So I’m creating a master material for artists to create instances from and a question arises. When you use static switches to turn on or off things like specular, normal, emissive and all that jazz you basically end up creating multiple materials (one for each configuration of all the static switches) that get compiled at runtime. This kind of detracts from one of the points of having a master material (yes I know there are other reasons to have one but lets stick to just this one for now).
The alternative is to have a default texture plugged into each of those channels that basically gives them zero effect until the artist plugs in their own texture. Now you can have just one default texture (a 16x16 white block in my case), but because each of those is a parameter Unreal treats them as separate textures.
So my question is this: Is it better to have more materials or more (albeit small) textures in your scene?
I’ve done some profiling with stat memory and PIX on the xbox and the difference is not huge, but I’ve only got a few test meshes in my scene and before I take the time to try and build a whole scene to profile I wanted to get a few opinions and see if anyone can shed some light on the situation.
So switches are absolutely the way to roll. You’ll increase your shader cache memory because of the number of shaders you create (also, each individual usage flag i.e. bUsedwithStaticMeshes, bUsedWithSkeletal will increase the number as well), but you’ll save on your performance where those textures/instructions aren’t needed.

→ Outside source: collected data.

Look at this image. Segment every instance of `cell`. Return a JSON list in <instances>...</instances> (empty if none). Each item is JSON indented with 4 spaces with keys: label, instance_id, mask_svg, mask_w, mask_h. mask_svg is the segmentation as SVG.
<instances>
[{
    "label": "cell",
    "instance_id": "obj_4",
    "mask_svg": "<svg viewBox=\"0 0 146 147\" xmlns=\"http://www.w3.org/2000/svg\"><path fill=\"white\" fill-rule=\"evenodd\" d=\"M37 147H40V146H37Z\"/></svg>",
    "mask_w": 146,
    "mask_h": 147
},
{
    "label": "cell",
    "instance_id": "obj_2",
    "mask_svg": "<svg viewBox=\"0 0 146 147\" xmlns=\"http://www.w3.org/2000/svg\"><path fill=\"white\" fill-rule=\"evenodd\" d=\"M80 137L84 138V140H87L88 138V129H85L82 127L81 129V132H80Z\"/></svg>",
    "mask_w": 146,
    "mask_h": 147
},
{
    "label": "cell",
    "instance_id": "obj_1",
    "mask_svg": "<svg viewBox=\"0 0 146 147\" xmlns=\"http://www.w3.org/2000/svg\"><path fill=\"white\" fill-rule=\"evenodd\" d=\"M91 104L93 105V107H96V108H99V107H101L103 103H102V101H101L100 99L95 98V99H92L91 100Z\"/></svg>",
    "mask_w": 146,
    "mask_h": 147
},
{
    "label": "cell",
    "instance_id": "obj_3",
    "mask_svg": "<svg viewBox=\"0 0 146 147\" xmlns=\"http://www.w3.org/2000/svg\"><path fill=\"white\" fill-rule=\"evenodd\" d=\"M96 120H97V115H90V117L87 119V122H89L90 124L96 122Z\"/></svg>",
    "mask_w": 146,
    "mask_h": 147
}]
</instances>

In our master materials, we use 2x2s or 4x4s for diffuse and normal (normal is separate so the artist will more quickly recognize if something is wrong), and specular/emissive will use the diffuse texture as well in the parameters. The cost here is pretty negligible on most platforms (although the Xbox treats textures a bit differently) and it allows us to quickly find when a material instance is reference a default texture that can have the switch for normal or spec removed.

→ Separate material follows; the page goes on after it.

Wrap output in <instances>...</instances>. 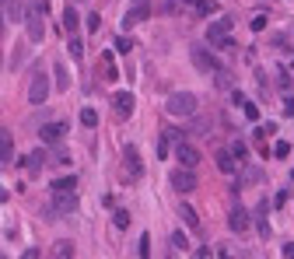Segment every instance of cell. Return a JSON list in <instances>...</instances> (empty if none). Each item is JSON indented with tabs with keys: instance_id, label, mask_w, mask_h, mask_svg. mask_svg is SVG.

If you have a 16x16 white texture in your normal map chain, you will still eat the instruction cost for absolutely no effect - this is so incredibly wasteful! I do a pass several times on our games where we look for materials that have the default textures set on the material instances and turn off those switches.
That works for environment meshes/skeletal meshes. Effects materials are a bit of a different story. We have a few master shaders there, but the unique number of additions for materials means the majority of our shader/material memory comes from our FX materials. This will end up being determined by the type of game you’re working on. Borderlands was high in effects materials but that was necessary because of all of our guns/enemies. There were just a few master shaders for our props - opaque, masked, a couple of special case ones created to save texture memory (i.e. hiding the specular in the blue channel of the normal map and deriving the spec if necessary), and a few others.

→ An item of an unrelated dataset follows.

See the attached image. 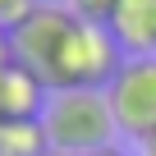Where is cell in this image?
<instances>
[{"label": "cell", "instance_id": "cell-12", "mask_svg": "<svg viewBox=\"0 0 156 156\" xmlns=\"http://www.w3.org/2000/svg\"><path fill=\"white\" fill-rule=\"evenodd\" d=\"M5 55H9V51H5V28H0V60H5Z\"/></svg>", "mask_w": 156, "mask_h": 156}, {"label": "cell", "instance_id": "cell-7", "mask_svg": "<svg viewBox=\"0 0 156 156\" xmlns=\"http://www.w3.org/2000/svg\"><path fill=\"white\" fill-rule=\"evenodd\" d=\"M51 138L41 119H0V156H46Z\"/></svg>", "mask_w": 156, "mask_h": 156}, {"label": "cell", "instance_id": "cell-13", "mask_svg": "<svg viewBox=\"0 0 156 156\" xmlns=\"http://www.w3.org/2000/svg\"><path fill=\"white\" fill-rule=\"evenodd\" d=\"M46 156H69V151H55V147H51V151H46Z\"/></svg>", "mask_w": 156, "mask_h": 156}, {"label": "cell", "instance_id": "cell-2", "mask_svg": "<svg viewBox=\"0 0 156 156\" xmlns=\"http://www.w3.org/2000/svg\"><path fill=\"white\" fill-rule=\"evenodd\" d=\"M124 64V51L115 46L106 23H83L69 19L51 64H46V92H64V87H101L115 78V69Z\"/></svg>", "mask_w": 156, "mask_h": 156}, {"label": "cell", "instance_id": "cell-1", "mask_svg": "<svg viewBox=\"0 0 156 156\" xmlns=\"http://www.w3.org/2000/svg\"><path fill=\"white\" fill-rule=\"evenodd\" d=\"M41 129L55 151L69 156H92L101 147H115V115L101 87H64L51 92L41 106Z\"/></svg>", "mask_w": 156, "mask_h": 156}, {"label": "cell", "instance_id": "cell-8", "mask_svg": "<svg viewBox=\"0 0 156 156\" xmlns=\"http://www.w3.org/2000/svg\"><path fill=\"white\" fill-rule=\"evenodd\" d=\"M115 5H119V0H64V9L73 19H83V23H110Z\"/></svg>", "mask_w": 156, "mask_h": 156}, {"label": "cell", "instance_id": "cell-9", "mask_svg": "<svg viewBox=\"0 0 156 156\" xmlns=\"http://www.w3.org/2000/svg\"><path fill=\"white\" fill-rule=\"evenodd\" d=\"M32 5H37V0H0V28H14Z\"/></svg>", "mask_w": 156, "mask_h": 156}, {"label": "cell", "instance_id": "cell-10", "mask_svg": "<svg viewBox=\"0 0 156 156\" xmlns=\"http://www.w3.org/2000/svg\"><path fill=\"white\" fill-rule=\"evenodd\" d=\"M138 147H142V156H156V129H151V133H142V138H138Z\"/></svg>", "mask_w": 156, "mask_h": 156}, {"label": "cell", "instance_id": "cell-4", "mask_svg": "<svg viewBox=\"0 0 156 156\" xmlns=\"http://www.w3.org/2000/svg\"><path fill=\"white\" fill-rule=\"evenodd\" d=\"M69 19H73V14H69L64 5H32L14 28H5V51H9V60H19L23 69H32L41 83H46V64H51V55H55V46H60Z\"/></svg>", "mask_w": 156, "mask_h": 156}, {"label": "cell", "instance_id": "cell-3", "mask_svg": "<svg viewBox=\"0 0 156 156\" xmlns=\"http://www.w3.org/2000/svg\"><path fill=\"white\" fill-rule=\"evenodd\" d=\"M106 101L119 133L129 138L151 133L156 129V60H124L106 83Z\"/></svg>", "mask_w": 156, "mask_h": 156}, {"label": "cell", "instance_id": "cell-11", "mask_svg": "<svg viewBox=\"0 0 156 156\" xmlns=\"http://www.w3.org/2000/svg\"><path fill=\"white\" fill-rule=\"evenodd\" d=\"M92 156H129L124 147H101V151H92Z\"/></svg>", "mask_w": 156, "mask_h": 156}, {"label": "cell", "instance_id": "cell-5", "mask_svg": "<svg viewBox=\"0 0 156 156\" xmlns=\"http://www.w3.org/2000/svg\"><path fill=\"white\" fill-rule=\"evenodd\" d=\"M106 28L124 60H156V0H119Z\"/></svg>", "mask_w": 156, "mask_h": 156}, {"label": "cell", "instance_id": "cell-6", "mask_svg": "<svg viewBox=\"0 0 156 156\" xmlns=\"http://www.w3.org/2000/svg\"><path fill=\"white\" fill-rule=\"evenodd\" d=\"M46 83L23 69L19 60H0V119H41V106H46Z\"/></svg>", "mask_w": 156, "mask_h": 156}]
</instances>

If you are CPU/Draw Call bound, having fewer shader permutations will help you (Multiply-Out).
If you are Fill Rate bound, having smaller shaders will help you (Switches).
Most games are one or the other. It depends on your game. If you have expensive shaders that fill most of the screen, Switches would probably be better. If you have a big variety of objects and materials and practically each one would need its own permutation, Multiply-Out may be better.
It also depends on target hardware, and engine.
The only way to know the answer to performance questions is to profile it on some more representative content. However if I had to make a blind suggestion it’d be to follow Strobel’s advice. Also as he says, effects are often a different story.